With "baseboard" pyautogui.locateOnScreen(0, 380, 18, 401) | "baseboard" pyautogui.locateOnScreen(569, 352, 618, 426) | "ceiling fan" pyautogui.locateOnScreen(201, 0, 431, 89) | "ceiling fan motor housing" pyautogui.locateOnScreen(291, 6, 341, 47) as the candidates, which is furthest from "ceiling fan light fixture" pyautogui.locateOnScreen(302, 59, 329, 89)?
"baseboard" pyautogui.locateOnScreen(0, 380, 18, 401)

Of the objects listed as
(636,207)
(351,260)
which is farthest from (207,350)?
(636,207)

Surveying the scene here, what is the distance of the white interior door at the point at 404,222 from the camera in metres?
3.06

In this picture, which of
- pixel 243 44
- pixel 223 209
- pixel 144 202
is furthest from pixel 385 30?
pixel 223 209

* * *

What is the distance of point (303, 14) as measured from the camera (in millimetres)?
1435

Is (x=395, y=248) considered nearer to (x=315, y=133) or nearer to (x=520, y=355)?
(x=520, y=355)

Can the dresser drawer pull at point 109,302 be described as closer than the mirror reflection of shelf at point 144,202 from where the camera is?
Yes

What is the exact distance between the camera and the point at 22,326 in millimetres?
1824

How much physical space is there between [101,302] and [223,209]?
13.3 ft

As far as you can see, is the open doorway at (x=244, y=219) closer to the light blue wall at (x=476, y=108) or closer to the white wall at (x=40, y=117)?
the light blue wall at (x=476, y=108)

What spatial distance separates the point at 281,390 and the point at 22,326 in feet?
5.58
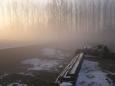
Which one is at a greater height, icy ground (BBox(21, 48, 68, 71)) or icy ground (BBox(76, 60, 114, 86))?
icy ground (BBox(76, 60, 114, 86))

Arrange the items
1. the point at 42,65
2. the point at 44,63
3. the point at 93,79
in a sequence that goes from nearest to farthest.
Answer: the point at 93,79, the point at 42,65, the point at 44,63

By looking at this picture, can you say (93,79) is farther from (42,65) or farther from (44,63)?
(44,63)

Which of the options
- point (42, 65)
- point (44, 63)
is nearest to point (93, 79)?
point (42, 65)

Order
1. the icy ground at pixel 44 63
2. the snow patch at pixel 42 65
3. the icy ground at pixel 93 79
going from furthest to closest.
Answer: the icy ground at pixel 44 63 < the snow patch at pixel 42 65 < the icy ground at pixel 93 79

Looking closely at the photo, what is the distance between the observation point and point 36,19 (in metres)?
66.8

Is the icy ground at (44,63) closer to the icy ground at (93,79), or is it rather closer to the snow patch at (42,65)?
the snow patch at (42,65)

...

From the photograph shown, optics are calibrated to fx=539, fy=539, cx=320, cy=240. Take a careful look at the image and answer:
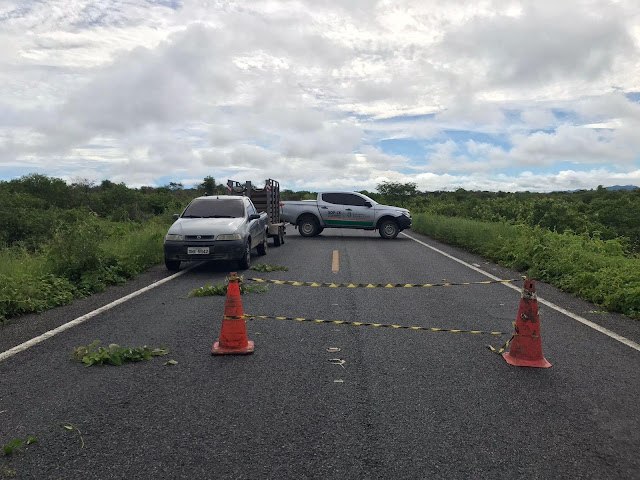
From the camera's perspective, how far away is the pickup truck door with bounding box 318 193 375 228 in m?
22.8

## WHAT TO DO
Write out word for word everything from the line that contains "Arrange the items" down to the line that contains "Answer: the point", with both of those lines included.

## EXERCISE OUTPUT
Arrange the items
1. the point at 42,65
2. the point at 44,63
3. the point at 93,79
in a sequence that goes from nearest to farthest.
Answer: the point at 93,79, the point at 42,65, the point at 44,63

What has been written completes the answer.